--- Your instructions ---
Retype every entry word for word.

(Source data)
====================

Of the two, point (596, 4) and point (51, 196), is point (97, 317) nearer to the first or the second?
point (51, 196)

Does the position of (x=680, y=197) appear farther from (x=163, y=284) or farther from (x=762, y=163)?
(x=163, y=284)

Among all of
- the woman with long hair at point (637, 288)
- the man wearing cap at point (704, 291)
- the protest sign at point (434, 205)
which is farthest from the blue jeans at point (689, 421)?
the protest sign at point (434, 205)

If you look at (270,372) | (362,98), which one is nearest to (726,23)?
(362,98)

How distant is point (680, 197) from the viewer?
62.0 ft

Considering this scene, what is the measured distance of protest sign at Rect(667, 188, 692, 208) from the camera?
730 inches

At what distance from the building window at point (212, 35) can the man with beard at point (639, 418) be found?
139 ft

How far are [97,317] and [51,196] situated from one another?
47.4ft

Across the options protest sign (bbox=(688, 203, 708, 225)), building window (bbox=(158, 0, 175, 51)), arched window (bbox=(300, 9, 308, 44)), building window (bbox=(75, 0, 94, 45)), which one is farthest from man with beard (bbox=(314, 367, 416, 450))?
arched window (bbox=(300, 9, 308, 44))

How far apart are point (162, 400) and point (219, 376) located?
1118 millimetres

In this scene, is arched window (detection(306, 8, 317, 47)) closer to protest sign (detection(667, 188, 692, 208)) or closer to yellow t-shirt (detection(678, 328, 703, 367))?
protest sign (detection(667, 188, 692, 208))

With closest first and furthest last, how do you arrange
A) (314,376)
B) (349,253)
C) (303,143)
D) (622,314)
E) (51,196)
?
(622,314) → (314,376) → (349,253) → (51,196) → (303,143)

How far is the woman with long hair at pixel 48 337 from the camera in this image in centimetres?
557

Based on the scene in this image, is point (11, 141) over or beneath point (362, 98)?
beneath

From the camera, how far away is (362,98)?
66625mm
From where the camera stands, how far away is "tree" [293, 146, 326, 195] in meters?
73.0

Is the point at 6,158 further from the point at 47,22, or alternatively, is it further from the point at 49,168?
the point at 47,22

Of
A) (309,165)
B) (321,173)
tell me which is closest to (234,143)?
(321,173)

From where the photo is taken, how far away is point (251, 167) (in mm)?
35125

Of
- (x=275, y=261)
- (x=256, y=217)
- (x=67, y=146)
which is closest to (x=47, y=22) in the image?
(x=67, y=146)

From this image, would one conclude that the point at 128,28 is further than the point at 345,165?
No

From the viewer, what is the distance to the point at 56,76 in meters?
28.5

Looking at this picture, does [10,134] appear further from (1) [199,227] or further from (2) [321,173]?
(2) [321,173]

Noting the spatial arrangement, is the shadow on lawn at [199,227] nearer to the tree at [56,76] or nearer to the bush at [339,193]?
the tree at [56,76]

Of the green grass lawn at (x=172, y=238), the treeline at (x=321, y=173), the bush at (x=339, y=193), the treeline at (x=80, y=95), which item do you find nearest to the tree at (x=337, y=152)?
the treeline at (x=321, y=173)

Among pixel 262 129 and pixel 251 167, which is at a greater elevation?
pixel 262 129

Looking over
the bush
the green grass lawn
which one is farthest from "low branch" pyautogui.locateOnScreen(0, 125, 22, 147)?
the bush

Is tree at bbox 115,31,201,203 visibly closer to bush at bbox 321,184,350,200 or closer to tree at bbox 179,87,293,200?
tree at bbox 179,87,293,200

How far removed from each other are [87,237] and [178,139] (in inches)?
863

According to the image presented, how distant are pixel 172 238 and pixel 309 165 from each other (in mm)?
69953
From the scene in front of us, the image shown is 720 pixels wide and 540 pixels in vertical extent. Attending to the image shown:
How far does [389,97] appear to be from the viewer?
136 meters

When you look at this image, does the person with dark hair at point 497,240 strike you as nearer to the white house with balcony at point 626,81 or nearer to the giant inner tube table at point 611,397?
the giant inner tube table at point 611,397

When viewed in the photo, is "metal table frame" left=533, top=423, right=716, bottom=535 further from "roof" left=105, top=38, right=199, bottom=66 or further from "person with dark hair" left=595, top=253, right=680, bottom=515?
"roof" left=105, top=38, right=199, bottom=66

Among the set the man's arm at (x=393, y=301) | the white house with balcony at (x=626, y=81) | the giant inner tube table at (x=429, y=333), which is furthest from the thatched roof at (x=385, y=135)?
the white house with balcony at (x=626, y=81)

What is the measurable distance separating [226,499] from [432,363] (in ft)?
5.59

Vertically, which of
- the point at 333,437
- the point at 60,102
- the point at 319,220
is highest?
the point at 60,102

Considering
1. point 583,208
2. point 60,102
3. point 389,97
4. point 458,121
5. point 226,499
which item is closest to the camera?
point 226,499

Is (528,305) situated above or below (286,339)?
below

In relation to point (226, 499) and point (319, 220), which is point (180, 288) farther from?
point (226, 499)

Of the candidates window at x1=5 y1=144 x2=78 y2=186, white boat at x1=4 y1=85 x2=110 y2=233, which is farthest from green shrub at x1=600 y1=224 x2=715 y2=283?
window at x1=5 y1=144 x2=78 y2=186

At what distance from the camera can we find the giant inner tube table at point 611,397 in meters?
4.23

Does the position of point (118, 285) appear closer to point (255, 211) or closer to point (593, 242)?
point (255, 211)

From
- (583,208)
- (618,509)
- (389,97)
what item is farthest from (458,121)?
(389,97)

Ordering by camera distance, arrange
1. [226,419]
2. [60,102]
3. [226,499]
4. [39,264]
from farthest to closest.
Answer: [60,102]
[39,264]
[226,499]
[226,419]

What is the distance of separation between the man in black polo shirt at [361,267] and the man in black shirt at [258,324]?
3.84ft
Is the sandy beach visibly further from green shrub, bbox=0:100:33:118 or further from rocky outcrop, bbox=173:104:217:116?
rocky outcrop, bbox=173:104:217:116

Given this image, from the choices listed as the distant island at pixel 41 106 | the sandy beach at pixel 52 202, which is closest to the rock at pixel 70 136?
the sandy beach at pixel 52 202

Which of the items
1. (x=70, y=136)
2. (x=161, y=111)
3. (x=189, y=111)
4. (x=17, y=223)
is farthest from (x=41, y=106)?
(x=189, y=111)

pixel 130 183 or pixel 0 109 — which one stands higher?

====================

--- Full solution ---
Of the two, point (596, 4) and point (51, 196), is point (97, 317) nearer to the first or the second?
point (51, 196)

Does the position of (x=680, y=197) appear farther from (x=163, y=284) or farther from (x=762, y=163)?
(x=163, y=284)

Among all of
- the woman with long hair at point (637, 288)
- the man wearing cap at point (704, 291)
- the protest sign at point (434, 205)
which is farthest from the blue jeans at point (689, 421)?
the protest sign at point (434, 205)

If you look at (270,372) | (362,98), which one is nearest to (726,23)?
(362,98)

How distant is point (680, 197) from the viewer?
62.0 ft

Considering this scene, what is the measured distance of protest sign at Rect(667, 188, 692, 208) from the camera?
730 inches

At what distance from the building window at point (212, 35) can the man with beard at point (639, 418) be found?
139 ft

How far are [97,317] and [51,196] situated from one another?
47.4ft

Across the options protest sign (bbox=(688, 203, 708, 225)), building window (bbox=(158, 0, 175, 51)), arched window (bbox=(300, 9, 308, 44)), building window (bbox=(75, 0, 94, 45)), which one is farthest from man with beard (bbox=(314, 367, 416, 450))?
arched window (bbox=(300, 9, 308, 44))

How far apart are point (162, 400) and point (219, 376) located?
1118 millimetres

In this scene, is arched window (detection(306, 8, 317, 47)) closer to protest sign (detection(667, 188, 692, 208)) or closer to yellow t-shirt (detection(678, 328, 703, 367))?
protest sign (detection(667, 188, 692, 208))

With closest first and furthest last, how do you arrange
A) (314,376)
B) (349,253)
C) (303,143)
D) (622,314)
E) (51,196)
?
(622,314) → (314,376) → (349,253) → (51,196) → (303,143)

How far is the woman with long hair at pixel 48 337 from the camera in this image in centimetres?
557

Based on the scene in this image, is point (11, 141) over or beneath point (362, 98)?
beneath

From the camera, how far away is (362,98)?
66625mm
From where the camera stands, how far away is "tree" [293, 146, 326, 195] in meters?
73.0

Is the point at 6,158 further from the point at 47,22, or alternatively, is it further from the point at 49,168?
the point at 47,22

Of
A) (309,165)
B) (321,173)
tell me which is closest to (234,143)?
(321,173)

From where the photo is taken, how far away is point (251, 167) (in mm)?
35125

Of
- (x=275, y=261)
- (x=256, y=217)
- (x=67, y=146)
which is closest to (x=47, y=22) in the image?
(x=67, y=146)

From this image, would one conclude that the point at 128,28 is further than the point at 345,165?
No

From the viewer, what is the distance to the point at 56,76 in meters?
28.5

Looking at this picture, does [10,134] appear further from (1) [199,227] or further from (2) [321,173]?
(2) [321,173]

Noting the spatial arrangement, is the shadow on lawn at [199,227] nearer to the tree at [56,76] or nearer to the bush at [339,193]?
the tree at [56,76]

Of the green grass lawn at (x=172, y=238), the treeline at (x=321, y=173), the bush at (x=339, y=193), the treeline at (x=80, y=95), which item do you find nearest to the tree at (x=337, y=152)?
the treeline at (x=321, y=173)

Among pixel 262 129 and pixel 251 167, which is at a greater elevation?
pixel 262 129

Looking over
the bush
the green grass lawn
which one is farthest from "low branch" pyautogui.locateOnScreen(0, 125, 22, 147)?
the bush

Is tree at bbox 115,31,201,203 visibly closer to bush at bbox 321,184,350,200 or closer to tree at bbox 179,87,293,200?
tree at bbox 179,87,293,200

How far removed from each other are [87,237] and [178,139] (in inches)?
863

According to the image presented, how distant are pixel 172 238 and pixel 309 165 from each other (in mm)?
69953
From the scene in front of us, the image shown is 720 pixels wide and 540 pixels in vertical extent. Attending to the image shown:
How far does [389,97] appear to be from the viewer?
136 meters

When you look at this image, does the person with dark hair at point 497,240 strike you as nearer to the white house with balcony at point 626,81 or nearer to the giant inner tube table at point 611,397?
the giant inner tube table at point 611,397

When viewed in the photo, is "metal table frame" left=533, top=423, right=716, bottom=535 further from "roof" left=105, top=38, right=199, bottom=66 or further from "person with dark hair" left=595, top=253, right=680, bottom=515?
"roof" left=105, top=38, right=199, bottom=66

Among the set the man's arm at (x=393, y=301) | the white house with balcony at (x=626, y=81) | the giant inner tube table at (x=429, y=333), which is furthest from the thatched roof at (x=385, y=135)?
the white house with balcony at (x=626, y=81)

What is the measurable distance separating [226,499] from [432,363] (in ft)?
5.59

Vertically, which of
- the point at 333,437
- the point at 60,102
- the point at 319,220
is highest?
the point at 60,102

Considering
1. point 583,208
2. point 60,102
3. point 389,97
4. point 458,121
5. point 226,499
which item is closest to the camera?
point 226,499

Is (528,305) situated above or below (286,339)?
below

In relation to point (226, 499) and point (319, 220), which is point (180, 288) farther from?
point (226, 499)

Of the candidates window at x1=5 y1=144 x2=78 y2=186, white boat at x1=4 y1=85 x2=110 y2=233, which is farthest from green shrub at x1=600 y1=224 x2=715 y2=283?
window at x1=5 y1=144 x2=78 y2=186

At what distance from the camera can we find the giant inner tube table at point 611,397 in meters?
4.23

Does the position of point (118, 285) appear closer to point (255, 211) or closer to point (593, 242)?
point (255, 211)

From
- (583,208)
- (618,509)
- (389,97)
what item is farthest from (458,121)?
(389,97)

Ordering by camera distance, arrange
1. [226,419]
2. [60,102]
3. [226,499]
4. [39,264]
from farthest to closest.
Answer: [60,102]
[39,264]
[226,499]
[226,419]

What is the distance of separation between the man in black polo shirt at [361,267] and the man in black shirt at [258,324]?
3.84ft
Is the sandy beach visibly further from green shrub, bbox=0:100:33:118 or further from rocky outcrop, bbox=173:104:217:116?
rocky outcrop, bbox=173:104:217:116

Given this image, from the choices listed as the distant island at pixel 41 106 | the sandy beach at pixel 52 202, which is closest to the rock at pixel 70 136?
the sandy beach at pixel 52 202

Which of the items
1. (x=70, y=136)
2. (x=161, y=111)
3. (x=189, y=111)
4. (x=17, y=223)
is farthest from (x=41, y=106)?
(x=189, y=111)

pixel 130 183 or pixel 0 109 — which one stands higher?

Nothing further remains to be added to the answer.